One thing that many people, myself included, do not consider is the real return. We all like to think nominally. We think of every dollar in our possession that we invest as a gain or loss. Since inflation has been relatively low in the US for the past 30 years this has had a more minor effect. I would imagine that bank rates and treasuries paid close to the inflation rates. So investors in cash may have a small loss in real terms, but otherwise were unaffected by inflation unlike those with cash under the mattress.
Example of Real Return
If inflation is 2% and a bank account pays 2.5% then the real return is 2.5% – 2% = .5%. Please note it is a little more complicated since you would pay tax on that 2.5% gain and that could erode the .5% real return entirely.
For bond and stock holders they have increased their purchasing power significantly. Bonds have done well as they have provided a higher yield than cash all the while enjoying bond price appreciation due to rate cuts.
If inflation on average was running at 2%, but a 60/40 stock bond portfolio returned 7% the investor would make a 5% real return. Again they would have to pay out taxes, but there would still be enough left to have a nice real gain beyond the 2% inflation rate.
Now let’s think back to Japan and examine where we are today. Japan has experienced deflation for a long time now. This is a unique situation where prices actually go down and money under the mattress becomes more valuable.
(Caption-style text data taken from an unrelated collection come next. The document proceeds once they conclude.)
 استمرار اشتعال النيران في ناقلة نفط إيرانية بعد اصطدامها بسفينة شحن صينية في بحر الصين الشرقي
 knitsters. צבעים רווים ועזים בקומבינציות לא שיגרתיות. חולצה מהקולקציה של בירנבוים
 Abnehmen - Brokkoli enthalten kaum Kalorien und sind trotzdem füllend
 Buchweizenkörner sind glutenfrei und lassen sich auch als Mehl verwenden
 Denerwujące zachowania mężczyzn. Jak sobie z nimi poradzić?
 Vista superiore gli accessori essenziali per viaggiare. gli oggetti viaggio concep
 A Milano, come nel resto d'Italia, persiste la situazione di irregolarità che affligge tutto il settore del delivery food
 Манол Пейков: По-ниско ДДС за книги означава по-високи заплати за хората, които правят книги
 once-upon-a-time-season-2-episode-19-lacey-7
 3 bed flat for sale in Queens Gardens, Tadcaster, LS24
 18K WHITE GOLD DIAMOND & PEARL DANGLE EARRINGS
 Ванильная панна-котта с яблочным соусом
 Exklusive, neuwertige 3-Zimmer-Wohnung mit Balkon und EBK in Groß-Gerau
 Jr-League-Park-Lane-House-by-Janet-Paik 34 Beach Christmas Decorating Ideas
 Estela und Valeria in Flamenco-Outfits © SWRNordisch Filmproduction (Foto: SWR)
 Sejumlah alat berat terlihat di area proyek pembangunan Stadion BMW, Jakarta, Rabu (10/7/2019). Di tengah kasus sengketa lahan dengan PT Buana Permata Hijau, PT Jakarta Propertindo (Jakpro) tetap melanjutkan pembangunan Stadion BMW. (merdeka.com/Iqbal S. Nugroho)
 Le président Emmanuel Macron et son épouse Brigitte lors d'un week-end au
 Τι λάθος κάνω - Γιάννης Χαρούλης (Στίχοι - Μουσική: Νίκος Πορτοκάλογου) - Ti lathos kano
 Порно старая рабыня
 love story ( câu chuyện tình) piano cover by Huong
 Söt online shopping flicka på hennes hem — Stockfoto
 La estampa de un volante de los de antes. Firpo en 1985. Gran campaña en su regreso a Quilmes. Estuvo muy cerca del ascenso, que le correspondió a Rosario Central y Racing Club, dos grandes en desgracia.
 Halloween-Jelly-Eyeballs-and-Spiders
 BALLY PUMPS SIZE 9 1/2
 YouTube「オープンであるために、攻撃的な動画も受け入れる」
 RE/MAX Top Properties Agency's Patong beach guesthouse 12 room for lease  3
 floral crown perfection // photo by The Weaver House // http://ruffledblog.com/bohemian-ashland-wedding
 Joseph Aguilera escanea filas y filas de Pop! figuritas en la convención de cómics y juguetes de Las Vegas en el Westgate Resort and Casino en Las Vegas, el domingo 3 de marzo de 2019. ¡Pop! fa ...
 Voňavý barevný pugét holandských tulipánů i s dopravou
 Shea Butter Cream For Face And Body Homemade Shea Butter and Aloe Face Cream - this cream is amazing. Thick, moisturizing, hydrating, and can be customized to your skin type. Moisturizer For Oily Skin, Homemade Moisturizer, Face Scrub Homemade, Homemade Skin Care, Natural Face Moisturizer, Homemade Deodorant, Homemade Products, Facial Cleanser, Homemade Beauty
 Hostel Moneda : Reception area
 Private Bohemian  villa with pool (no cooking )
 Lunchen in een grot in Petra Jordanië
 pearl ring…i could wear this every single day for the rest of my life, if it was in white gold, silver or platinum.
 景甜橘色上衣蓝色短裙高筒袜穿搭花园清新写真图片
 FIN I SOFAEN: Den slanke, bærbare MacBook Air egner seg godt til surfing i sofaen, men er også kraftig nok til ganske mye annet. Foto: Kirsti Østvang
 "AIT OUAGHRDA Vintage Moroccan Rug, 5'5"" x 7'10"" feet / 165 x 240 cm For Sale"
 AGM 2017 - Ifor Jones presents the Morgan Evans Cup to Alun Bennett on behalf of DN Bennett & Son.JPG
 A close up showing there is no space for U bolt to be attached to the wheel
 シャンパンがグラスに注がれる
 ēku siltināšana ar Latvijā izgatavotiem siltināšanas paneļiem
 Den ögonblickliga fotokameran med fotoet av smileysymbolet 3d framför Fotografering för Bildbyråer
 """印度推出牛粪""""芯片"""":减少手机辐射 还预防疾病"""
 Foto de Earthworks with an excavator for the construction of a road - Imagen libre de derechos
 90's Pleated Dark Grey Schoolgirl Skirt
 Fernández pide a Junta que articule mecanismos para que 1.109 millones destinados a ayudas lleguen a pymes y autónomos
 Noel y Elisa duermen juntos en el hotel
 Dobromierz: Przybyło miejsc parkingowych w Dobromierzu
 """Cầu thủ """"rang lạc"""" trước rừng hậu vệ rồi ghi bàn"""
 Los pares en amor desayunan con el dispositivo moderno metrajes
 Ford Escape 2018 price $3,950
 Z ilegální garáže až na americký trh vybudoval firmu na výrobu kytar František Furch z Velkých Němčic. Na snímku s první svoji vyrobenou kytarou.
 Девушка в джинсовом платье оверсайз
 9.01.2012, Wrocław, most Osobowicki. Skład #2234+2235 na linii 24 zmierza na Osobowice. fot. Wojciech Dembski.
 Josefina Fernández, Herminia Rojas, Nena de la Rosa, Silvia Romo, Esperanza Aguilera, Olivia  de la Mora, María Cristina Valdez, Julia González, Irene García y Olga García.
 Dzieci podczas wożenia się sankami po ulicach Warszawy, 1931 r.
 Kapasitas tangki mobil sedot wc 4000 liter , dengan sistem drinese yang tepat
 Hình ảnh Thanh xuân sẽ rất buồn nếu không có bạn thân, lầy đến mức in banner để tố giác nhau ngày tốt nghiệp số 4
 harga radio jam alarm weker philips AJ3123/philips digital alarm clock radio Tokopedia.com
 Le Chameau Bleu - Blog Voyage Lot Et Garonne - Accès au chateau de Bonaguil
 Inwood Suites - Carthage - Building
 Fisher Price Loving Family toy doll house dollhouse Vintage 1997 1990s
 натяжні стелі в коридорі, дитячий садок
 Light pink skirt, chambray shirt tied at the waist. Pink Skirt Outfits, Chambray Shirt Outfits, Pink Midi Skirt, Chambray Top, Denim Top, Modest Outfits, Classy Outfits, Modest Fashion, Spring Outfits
That same money that earlier was eroding now actually make a positive real return. Nominally it is still zero but in real terms it can be significant.
This is very important to think about at the moment. If stocks prices seem high and bond yields are low how can anyone retire without getting a high enough investment return? The answer is they might not have to. Even if cash pays zero you could possibly make it through retirement under deflation.
Example: comparing inflation to deflation on living costs
If your standard monthly living costs are $2,000 a month under 2% inflation, then next year you would need $2,040. Over 12 months this is an increase of $480.
These same $2,000 under a 2% deflation would come in at $1,960. Or a savings of $480 over the course of the year.
This may not seem like a huge difference, but this is under mild inflation and deflation over the course of just 1 year. If mild deflation persisted for a decade at 2% this would eventually reduce the monthly living cost to $1,634. Now this is a $4,392 savings in costs over the course of the year.
Example: Depression deflation rate -10%
Under a serious depression such as 1929 the deflation rate hit 10%. If one was in cash even if it was yielding 0% you would have done real well. 0 – (-10) = +10% in real terms. So not only would you have avoided taking a large loss in in stocks, you actually would have made more “real” money.
So clearly we can see now how cash can grow in real terms even if nominally its yield is zero. It is the real return that matters. This post is not an attack on stocks, bonds, or any other investment. It is not a call to doomsday investing either. In no way am I suggesting to go 100% cash, although there is nothing wrong with it if you do. It is merely to make the case that cash is not as poor of an investment as many in the financial community make it out to be.
I believe the best opportunities one has is to stay diversified. If one has a portion to stocks, bonds, cash, and any other investment of their liking and does not try to time the market or make predictions for the future they will be well served.